• What you should do
What is needed here is an exact transcription of all the entries.

━━━━━ Material for this task ━━━━━

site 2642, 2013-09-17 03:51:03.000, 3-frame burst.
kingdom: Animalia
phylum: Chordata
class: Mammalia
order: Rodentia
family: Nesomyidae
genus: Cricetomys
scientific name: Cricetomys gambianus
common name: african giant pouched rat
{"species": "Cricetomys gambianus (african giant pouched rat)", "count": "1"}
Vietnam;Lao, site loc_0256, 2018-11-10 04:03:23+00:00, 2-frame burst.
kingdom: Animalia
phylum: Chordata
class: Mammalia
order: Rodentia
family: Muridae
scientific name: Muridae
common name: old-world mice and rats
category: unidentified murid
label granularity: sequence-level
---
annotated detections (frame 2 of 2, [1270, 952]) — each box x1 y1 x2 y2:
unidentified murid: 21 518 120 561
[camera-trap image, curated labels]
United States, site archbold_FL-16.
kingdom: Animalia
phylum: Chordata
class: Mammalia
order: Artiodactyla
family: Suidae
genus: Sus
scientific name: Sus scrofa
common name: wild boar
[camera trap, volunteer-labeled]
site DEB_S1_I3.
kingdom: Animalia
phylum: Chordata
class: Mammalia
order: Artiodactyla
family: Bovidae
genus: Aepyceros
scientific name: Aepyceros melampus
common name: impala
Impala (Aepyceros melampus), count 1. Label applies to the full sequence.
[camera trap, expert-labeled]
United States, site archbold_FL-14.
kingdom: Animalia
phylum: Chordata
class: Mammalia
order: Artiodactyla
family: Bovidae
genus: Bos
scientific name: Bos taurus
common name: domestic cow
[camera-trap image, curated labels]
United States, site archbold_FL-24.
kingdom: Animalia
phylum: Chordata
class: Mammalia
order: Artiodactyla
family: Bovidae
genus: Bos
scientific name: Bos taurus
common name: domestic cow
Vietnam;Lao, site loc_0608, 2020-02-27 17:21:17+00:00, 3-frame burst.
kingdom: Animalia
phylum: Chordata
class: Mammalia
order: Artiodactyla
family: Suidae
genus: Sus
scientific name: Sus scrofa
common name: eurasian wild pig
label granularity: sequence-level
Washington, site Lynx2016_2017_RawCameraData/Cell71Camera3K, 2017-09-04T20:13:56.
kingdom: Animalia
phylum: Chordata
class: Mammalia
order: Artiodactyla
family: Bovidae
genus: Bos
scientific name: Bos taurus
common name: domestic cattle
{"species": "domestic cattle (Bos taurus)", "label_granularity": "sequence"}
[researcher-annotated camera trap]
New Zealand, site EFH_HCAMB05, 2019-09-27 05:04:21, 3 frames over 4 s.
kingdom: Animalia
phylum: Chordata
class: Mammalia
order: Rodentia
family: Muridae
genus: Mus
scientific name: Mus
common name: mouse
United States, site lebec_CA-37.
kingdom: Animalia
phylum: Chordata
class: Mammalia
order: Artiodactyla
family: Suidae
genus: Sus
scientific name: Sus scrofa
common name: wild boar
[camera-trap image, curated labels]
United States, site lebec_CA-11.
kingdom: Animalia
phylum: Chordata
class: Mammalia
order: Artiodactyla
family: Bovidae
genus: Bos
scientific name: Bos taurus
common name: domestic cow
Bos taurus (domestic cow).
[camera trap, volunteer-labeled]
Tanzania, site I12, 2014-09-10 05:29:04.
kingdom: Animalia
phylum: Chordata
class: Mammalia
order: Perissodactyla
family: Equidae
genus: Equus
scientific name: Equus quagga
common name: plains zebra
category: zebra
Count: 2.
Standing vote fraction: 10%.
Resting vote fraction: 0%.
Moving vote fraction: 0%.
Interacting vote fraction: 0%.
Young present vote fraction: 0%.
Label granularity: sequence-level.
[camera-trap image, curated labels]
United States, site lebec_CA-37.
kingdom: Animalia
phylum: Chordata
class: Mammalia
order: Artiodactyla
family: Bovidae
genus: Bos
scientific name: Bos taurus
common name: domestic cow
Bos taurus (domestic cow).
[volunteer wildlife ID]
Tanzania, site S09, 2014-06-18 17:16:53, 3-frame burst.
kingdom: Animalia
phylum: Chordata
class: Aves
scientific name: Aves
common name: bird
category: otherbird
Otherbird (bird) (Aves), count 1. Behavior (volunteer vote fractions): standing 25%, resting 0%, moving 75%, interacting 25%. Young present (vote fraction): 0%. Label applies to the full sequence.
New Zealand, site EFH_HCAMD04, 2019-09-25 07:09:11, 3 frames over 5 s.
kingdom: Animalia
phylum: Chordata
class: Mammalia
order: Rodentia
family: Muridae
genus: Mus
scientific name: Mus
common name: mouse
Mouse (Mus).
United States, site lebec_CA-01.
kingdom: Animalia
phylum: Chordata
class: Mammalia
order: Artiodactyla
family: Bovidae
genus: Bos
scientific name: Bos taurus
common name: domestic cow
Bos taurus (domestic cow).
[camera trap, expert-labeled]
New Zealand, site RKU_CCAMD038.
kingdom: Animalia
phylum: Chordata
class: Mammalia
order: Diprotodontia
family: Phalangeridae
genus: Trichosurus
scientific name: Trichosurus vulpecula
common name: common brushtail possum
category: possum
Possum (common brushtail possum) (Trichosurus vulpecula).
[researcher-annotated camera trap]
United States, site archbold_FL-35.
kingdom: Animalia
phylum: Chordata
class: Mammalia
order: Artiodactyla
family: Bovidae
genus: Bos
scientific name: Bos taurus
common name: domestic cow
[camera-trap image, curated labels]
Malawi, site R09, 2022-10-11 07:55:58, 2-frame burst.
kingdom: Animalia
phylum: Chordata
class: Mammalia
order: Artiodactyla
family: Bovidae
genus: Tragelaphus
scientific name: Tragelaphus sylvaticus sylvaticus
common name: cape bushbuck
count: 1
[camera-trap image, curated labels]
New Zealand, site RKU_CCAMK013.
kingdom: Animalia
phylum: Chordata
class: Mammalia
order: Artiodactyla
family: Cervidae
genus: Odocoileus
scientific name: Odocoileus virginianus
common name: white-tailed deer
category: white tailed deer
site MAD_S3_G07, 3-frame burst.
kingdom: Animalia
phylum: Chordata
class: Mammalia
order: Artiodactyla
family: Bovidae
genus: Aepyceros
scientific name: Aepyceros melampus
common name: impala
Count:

━━━━━

• Written solution
site 2642, 2013-09-17 03:51:03.000, 3-frame burst.
kingdom: Animalia
phylum: Chordata
class: Mammalia
order: Rodentia
family: Nesomyidae
genus: Cricetomys
scientific name: Cricetomys gambianus
common name: african giant pouched rat
{"species": "Cricetomys gambianus (african giant pouched rat)", "count": "1"}
Vietnam;Lao, site loc_0256, 2018-11-10 04:03:23+00:00, 2-frame burst.
kingdom: Animalia
phylum: Chordata
class: Mammalia
order: Rodentia
family: Muridae
scientific name: Muridae
common name: old-world mice and rats
category: unidentified murid
label granularity: sequence-level
---
annotated detections (frame 2 of 2, [1270, 952]) — each box x1 y1 x2 y2:
unidentified murid: 21 518 120 561
[camera-trap image, curated labels]
United States, site archbold_FL-16.
kingdom: Animalia
phylum: Chordata
class: Mammalia
order: Artiodactyla
family: Suidae
genus: Sus
scientific name: Sus scrofa
common name: wild boar
[camera trap, volunteer-labeled]
site DEB_S1_I3.
kingdom: Animalia
phylum: Chordata
class: Mammalia
order: Artiodactyla
family: Bovidae
genus: Aepyceros
scientific name: Aepyceros melampus
common name: impala
Impala (Aepyceros melampus), count 1. Label applies to the full sequence.
[camera trap, expert-labeled]
United States, site archbold_FL-14.
kingdom: Animalia
phylum: Chordata
class: Mammalia
order: Artiodactyla
family: Bovidae
genus: Bos
scientific name: Bos taurus
common name: domestic cow
[camera-trap image, curated labels]
United States, site archbold_FL-24.
kingdom: Animalia
phylum: Chordata
class: Mammalia
order: Artiodactyla
family: Bovidae
genus: Bos
scientific name: Bos taurus
common name: domestic cow
Vietnam;Lao, site loc_0608, 2020-02-27 17:21:17+00:00, 3-frame burst.
kingdom: Animalia
phylum: Chordata
class: Mammalia
order: Artiodactyla
family: Suidae
genus: Sus
scientific name: Sus scrofa
common name: eurasian wild pig
label granularity: sequence-level
Washington, site Lynx2016_2017_RawCameraData/Cell71Camera3K, 2017-09-04T20:13:56.
kingdom: Animalia
phylum: Chordata
class: Mammalia
order: Artiodactyla
family: Bovidae
genus: Bos
scientific name: Bos taurus
common name: domestic cattle
{"species": "domestic cattle (Bos taurus)", "label_granularity": "sequence"}
[researcher-annotated camera trap]
New Zealand, site EFH_HCAMB05, 2019-09-27 05:04:21, 3 frames over 4 s.
kingdom: Animalia
phylum: Chordata
class: Mammalia
order: Rodentia
family: Muridae
genus: Mus
scientific name: Mus
common name: mouse
United States, site lebec_CA-37.
kingdom: Animalia
phylum: Chordata
class: Mammalia
order: Artiodactyla
family: Suidae
genus: Sus
scientific name: Sus scrofa
common name: wild boar
[camera-trap image, curated labels]
United States, site lebec_CA-11.
kingdom: Animalia
phylum: Chordata
class: Mammalia
order: Artiodactyla
family: Bovidae
genus: Bos
scientific name: Bos taurus
common name: domestic cow
Bos taurus (domestic cow).
[camera trap, volunteer-labeled]
Tanzania, site I12, 2014-09-10 05:29:04.
kingdom: Animalia
phylum: Chordata
class: Mammalia
order: Perissodactyla
family: Equidae
genus: Equus
scientific name: Equus quagga
common name: plains zebra
category: zebra
Count: 2.
Standing vote fraction: 10%.
Resting vote fraction: 0%.
Moving vote fraction: 0%.
Interacting vote fraction: 0%.
Young present vote fraction: 0%.
Label granularity: sequence-level.
[camera-trap image, curated labels]
United States, site lebec_CA-37.
kingdom: Animalia
phylum: Chordata
class: Mammalia
order: Artiodactyla
family: Bovidae
genus: Bos
scientific name: Bos taurus
common name: domestic cow
Bos taurus (domestic cow).
[volunteer wildlife ID]
Tanzania, site S09, 2014-06-18 17:16:53, 3-frame burst.
kingdom: Animalia
phylum: Chordata
class: Aves
scientific name: Aves
common name: bird
category: otherbird
Otherbird (bird) (Aves), count 1. Behavior (volunteer vote fractions): standing 25%, resting 0%, moving 75%, interacting 25%. Young present (vote fraction): 0%. Label applies to the full sequence.
New Zealand, site EFH_HCAMD04, 2019-09-25 07:09:11, 3 frames over 5 s.
kingdom: Animalia
phylum: Chordata
class: Mammalia
order: Rodentia
family: Muridae
genus: Mus
scientific name: Mus
common name: mouse
Mouse (Mus).
United States, site lebec_CA-01.
kingdom: Animalia
phylum: Chordata
class: Mammalia
order: Artiodactyla
family: Bovidae
genus: Bos
scientific name: Bos taurus
common name: domestic cow
Bos taurus (domestic cow).
[camera trap, expert-labeled]
New Zealand, site RKU_CCAMD038.
kingdom: Animalia
phylum: Chordata
class: Mammalia
order: Diprotodontia
family: Phalangeridae
genus: Trichosurus
scientific name: Trichosurus vulpecula
common name: common brushtail possum
category: possum
Possum (common brushtail possum) (Trichosurus vulpecula).
[researcher-annotated camera trap]
United States, site archbold_FL-35.
kingdom: Animalia
phylum: Chordata
class: Mammalia
order: Artiodactyla
family: Bovidae
genus: Bos
scientific name: Bos taurus
common name: domestic cow
[camera-trap image, curated labels]
Malawi, site R09, 2022-10-11 07:55:58, 2-frame burst.
kingdom: Animalia
phylum: Chordata
class: Mammalia
order: Artiodactyla
family: Bovidae
genus: Tragelaphus
scientific name: Tragelaphus sylvaticus sylvaticus
common name: cape bushbuck
count: 1
[camera-trap image, curated labels]
New Zealand, site RKU_CCAMK013.
kingdom: Animalia
phylum: Chordata
class: Mammalia
order: Artiodactyla
family: Cervidae
genus: Odocoileus
scientific name: Odocoileus virginianus
common name: white-tailed deer
category: white tailed deer
site MAD_S3_G07, 3-frame burst.
kingdom: Animalia
phylum: Chordata
class: Mammalia
order: Artiodactyla
family: Bovidae
genus: Aepyceros
scientific name: Aepyceros melampus
common name: impala
Count:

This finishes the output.